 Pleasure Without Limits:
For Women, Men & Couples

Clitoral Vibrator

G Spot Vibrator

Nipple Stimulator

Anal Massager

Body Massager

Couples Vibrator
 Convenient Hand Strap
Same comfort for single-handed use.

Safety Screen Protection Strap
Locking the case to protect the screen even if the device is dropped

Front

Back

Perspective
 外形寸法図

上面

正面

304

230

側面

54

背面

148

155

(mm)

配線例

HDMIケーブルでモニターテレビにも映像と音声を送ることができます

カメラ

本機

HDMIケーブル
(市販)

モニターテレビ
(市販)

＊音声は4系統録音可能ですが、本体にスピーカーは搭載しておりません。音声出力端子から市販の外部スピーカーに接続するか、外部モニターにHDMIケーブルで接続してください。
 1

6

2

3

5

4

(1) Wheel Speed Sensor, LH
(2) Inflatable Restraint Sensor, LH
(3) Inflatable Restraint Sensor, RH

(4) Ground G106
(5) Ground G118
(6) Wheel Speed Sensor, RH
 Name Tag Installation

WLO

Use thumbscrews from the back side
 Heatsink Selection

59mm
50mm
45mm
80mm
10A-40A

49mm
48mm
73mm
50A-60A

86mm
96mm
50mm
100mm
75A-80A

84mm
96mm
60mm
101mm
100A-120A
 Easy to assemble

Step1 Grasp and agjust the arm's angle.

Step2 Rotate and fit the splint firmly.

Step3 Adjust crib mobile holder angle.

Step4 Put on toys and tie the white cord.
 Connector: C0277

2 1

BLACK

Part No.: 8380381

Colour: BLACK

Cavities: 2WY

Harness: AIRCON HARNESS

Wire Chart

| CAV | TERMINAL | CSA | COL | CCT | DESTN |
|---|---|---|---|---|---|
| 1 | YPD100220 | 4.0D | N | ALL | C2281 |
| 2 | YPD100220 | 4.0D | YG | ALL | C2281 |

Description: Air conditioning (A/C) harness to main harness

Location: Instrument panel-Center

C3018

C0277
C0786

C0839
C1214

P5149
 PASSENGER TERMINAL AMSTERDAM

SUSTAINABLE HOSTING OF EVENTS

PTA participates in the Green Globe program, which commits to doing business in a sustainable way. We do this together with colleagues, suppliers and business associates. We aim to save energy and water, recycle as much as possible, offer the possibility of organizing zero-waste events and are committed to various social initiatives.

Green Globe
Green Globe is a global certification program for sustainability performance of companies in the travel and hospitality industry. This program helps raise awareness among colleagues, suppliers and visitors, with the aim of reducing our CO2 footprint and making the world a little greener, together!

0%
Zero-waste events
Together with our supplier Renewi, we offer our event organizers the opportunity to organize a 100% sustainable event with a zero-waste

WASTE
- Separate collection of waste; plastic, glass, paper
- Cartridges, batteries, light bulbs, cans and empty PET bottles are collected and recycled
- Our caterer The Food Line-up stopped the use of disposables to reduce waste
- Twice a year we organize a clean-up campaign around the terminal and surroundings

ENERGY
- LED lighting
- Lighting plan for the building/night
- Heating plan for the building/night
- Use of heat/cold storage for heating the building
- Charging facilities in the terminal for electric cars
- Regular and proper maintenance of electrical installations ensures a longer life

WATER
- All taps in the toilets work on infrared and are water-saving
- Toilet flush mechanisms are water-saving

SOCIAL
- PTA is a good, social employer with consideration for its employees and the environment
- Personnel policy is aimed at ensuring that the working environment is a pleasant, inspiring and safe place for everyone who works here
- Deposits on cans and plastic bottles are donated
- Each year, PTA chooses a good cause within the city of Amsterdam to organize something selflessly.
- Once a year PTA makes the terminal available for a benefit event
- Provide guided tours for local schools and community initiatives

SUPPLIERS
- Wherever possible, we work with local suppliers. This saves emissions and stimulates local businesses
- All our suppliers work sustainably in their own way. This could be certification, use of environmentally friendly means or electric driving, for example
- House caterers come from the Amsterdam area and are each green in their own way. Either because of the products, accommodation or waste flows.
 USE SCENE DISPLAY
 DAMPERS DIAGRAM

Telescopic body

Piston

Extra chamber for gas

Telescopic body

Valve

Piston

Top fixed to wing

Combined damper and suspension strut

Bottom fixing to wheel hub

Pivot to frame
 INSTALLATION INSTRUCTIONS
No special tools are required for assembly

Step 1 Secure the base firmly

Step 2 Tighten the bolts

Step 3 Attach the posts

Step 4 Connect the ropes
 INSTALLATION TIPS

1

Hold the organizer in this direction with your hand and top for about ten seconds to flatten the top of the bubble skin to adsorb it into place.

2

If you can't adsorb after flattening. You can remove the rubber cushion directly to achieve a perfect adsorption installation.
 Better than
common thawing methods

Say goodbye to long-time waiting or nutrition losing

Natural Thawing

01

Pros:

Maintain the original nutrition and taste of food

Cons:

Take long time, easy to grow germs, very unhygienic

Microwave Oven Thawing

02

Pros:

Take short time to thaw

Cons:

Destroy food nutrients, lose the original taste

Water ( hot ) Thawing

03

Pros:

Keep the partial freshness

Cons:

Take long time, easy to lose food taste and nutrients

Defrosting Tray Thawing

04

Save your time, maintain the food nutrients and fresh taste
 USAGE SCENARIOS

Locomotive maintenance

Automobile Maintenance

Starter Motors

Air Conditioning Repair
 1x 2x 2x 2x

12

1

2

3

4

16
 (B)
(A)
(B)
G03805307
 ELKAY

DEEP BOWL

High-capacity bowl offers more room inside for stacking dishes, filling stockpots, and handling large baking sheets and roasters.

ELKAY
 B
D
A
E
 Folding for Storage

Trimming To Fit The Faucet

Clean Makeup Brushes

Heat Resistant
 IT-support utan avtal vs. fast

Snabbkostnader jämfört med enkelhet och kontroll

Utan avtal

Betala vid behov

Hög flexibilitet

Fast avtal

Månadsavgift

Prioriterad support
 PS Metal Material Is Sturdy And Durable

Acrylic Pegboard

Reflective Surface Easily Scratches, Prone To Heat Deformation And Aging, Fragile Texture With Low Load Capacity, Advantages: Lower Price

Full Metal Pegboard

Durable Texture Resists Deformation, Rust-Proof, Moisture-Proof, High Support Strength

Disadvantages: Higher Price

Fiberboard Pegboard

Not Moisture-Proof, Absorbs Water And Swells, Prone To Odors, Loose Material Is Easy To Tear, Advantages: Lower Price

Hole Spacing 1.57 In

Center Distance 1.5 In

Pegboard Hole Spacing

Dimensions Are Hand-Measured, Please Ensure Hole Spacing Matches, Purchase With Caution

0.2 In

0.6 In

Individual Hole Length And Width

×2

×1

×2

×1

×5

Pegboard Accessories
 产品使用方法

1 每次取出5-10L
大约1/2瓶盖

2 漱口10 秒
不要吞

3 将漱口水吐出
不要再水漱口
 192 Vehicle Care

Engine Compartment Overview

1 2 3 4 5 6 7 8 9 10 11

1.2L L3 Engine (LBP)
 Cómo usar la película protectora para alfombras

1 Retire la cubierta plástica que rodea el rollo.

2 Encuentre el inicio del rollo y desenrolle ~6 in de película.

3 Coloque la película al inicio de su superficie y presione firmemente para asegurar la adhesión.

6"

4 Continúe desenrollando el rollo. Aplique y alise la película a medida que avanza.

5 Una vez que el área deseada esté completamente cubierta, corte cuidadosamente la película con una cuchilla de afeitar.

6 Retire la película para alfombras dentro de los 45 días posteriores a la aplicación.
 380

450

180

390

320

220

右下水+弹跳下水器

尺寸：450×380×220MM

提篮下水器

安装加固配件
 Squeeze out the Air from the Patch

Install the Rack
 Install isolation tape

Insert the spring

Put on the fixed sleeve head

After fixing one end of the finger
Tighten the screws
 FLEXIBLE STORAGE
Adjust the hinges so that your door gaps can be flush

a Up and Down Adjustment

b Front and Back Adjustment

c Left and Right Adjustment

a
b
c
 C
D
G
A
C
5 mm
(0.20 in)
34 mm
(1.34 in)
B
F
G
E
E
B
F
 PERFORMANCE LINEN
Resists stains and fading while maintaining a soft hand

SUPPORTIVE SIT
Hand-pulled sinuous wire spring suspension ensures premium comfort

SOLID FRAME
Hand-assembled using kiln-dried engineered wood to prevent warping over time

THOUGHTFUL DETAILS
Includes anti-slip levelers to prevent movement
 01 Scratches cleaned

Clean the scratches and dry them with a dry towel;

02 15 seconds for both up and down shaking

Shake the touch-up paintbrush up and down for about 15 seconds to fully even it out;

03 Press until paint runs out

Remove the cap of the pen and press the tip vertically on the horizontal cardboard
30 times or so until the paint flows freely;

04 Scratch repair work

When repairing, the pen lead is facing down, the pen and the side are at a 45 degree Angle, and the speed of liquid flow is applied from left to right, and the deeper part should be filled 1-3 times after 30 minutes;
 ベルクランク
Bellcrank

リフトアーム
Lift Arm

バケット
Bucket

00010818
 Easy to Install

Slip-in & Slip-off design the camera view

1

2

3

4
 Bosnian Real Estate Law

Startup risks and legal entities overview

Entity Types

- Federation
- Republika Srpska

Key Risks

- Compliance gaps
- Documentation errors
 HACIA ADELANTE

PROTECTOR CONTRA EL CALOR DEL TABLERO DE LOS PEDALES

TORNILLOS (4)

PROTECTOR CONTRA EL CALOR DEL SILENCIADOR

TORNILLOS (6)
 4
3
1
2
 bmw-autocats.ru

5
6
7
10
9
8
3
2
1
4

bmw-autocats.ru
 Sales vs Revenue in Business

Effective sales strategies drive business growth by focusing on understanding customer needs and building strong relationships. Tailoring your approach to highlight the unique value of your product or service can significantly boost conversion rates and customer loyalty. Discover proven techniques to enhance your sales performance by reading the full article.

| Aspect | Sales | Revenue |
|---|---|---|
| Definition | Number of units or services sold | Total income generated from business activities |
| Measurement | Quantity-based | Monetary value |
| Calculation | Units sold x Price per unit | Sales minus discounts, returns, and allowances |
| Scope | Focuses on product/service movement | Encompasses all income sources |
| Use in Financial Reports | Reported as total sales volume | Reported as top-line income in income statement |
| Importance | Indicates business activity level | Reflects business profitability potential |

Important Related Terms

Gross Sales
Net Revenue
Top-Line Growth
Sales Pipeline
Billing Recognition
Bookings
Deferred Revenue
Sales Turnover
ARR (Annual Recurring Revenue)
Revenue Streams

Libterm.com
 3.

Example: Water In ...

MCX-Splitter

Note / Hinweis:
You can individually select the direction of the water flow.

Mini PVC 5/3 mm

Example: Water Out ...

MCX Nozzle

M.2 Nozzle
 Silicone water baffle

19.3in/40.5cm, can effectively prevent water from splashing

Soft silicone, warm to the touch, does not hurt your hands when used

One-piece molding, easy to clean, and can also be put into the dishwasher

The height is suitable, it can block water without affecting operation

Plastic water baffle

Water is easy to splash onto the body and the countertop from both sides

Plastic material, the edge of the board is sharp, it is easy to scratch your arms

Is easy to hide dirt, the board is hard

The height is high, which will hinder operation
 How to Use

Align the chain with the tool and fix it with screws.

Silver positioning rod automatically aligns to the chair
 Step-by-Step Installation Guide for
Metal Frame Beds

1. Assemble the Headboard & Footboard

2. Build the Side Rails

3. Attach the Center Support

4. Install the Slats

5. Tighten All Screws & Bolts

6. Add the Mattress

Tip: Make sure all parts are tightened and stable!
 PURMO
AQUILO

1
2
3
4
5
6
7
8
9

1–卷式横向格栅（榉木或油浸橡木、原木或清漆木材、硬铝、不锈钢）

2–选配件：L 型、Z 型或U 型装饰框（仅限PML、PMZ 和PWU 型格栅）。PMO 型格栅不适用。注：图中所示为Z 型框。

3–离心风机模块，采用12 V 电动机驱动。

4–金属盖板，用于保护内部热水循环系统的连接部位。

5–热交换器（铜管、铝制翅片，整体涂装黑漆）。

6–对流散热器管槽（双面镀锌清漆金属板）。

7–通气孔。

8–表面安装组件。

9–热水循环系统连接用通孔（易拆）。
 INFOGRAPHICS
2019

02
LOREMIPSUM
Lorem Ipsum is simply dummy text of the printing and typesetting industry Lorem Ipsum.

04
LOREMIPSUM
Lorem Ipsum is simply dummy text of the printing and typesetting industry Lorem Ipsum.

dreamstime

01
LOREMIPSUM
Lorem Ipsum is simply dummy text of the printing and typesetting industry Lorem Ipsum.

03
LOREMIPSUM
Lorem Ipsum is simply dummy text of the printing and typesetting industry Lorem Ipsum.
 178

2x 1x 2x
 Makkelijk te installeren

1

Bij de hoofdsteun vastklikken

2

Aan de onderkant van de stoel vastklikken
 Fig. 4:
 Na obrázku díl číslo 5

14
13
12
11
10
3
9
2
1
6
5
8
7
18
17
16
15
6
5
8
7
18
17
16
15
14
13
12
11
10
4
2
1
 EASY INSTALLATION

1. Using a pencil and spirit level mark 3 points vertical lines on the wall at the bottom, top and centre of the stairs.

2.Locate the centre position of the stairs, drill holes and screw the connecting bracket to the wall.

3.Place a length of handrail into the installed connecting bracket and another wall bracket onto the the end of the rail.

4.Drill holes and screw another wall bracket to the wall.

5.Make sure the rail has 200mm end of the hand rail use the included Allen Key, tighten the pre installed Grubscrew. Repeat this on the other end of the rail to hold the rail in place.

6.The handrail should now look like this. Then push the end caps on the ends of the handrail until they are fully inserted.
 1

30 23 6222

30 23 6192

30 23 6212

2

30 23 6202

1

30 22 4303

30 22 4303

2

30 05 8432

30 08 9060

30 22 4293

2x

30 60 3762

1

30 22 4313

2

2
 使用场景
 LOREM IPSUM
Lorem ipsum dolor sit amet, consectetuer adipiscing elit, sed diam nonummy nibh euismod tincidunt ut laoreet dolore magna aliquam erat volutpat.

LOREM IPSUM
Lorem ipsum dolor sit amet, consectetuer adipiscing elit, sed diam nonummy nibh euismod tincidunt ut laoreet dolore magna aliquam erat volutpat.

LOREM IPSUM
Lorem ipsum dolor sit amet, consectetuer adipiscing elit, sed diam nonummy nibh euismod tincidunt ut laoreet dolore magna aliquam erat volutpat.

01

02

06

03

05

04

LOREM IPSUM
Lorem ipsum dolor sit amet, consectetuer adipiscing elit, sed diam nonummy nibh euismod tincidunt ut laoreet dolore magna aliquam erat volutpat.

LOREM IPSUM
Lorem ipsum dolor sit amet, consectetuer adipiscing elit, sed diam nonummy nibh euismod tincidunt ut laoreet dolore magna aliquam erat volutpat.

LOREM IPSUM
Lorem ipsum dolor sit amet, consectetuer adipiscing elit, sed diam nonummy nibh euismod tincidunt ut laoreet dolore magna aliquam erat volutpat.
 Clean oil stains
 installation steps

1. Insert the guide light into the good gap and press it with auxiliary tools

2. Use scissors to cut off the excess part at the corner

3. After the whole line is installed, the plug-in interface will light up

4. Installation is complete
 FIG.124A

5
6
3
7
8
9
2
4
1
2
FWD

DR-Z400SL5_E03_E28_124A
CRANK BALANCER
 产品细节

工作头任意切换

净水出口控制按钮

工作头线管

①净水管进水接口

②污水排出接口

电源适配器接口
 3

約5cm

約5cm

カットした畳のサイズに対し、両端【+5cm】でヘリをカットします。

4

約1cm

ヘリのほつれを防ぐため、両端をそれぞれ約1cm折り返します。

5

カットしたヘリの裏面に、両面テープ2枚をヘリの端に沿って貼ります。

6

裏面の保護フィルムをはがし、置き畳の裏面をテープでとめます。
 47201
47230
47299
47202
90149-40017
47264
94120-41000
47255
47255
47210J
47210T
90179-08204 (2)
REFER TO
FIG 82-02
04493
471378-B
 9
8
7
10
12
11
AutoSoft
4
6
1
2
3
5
☆ ☆ ☆
* Task item
If a line in the material contains the word "CONTRA", copy that line.

* The answer
PROTECTOR CONTRA EL CALOR DEL TABLERO DE LOS PEDALES
PROTECTOR CONTRA EL CALOR DEL SILENCIADOR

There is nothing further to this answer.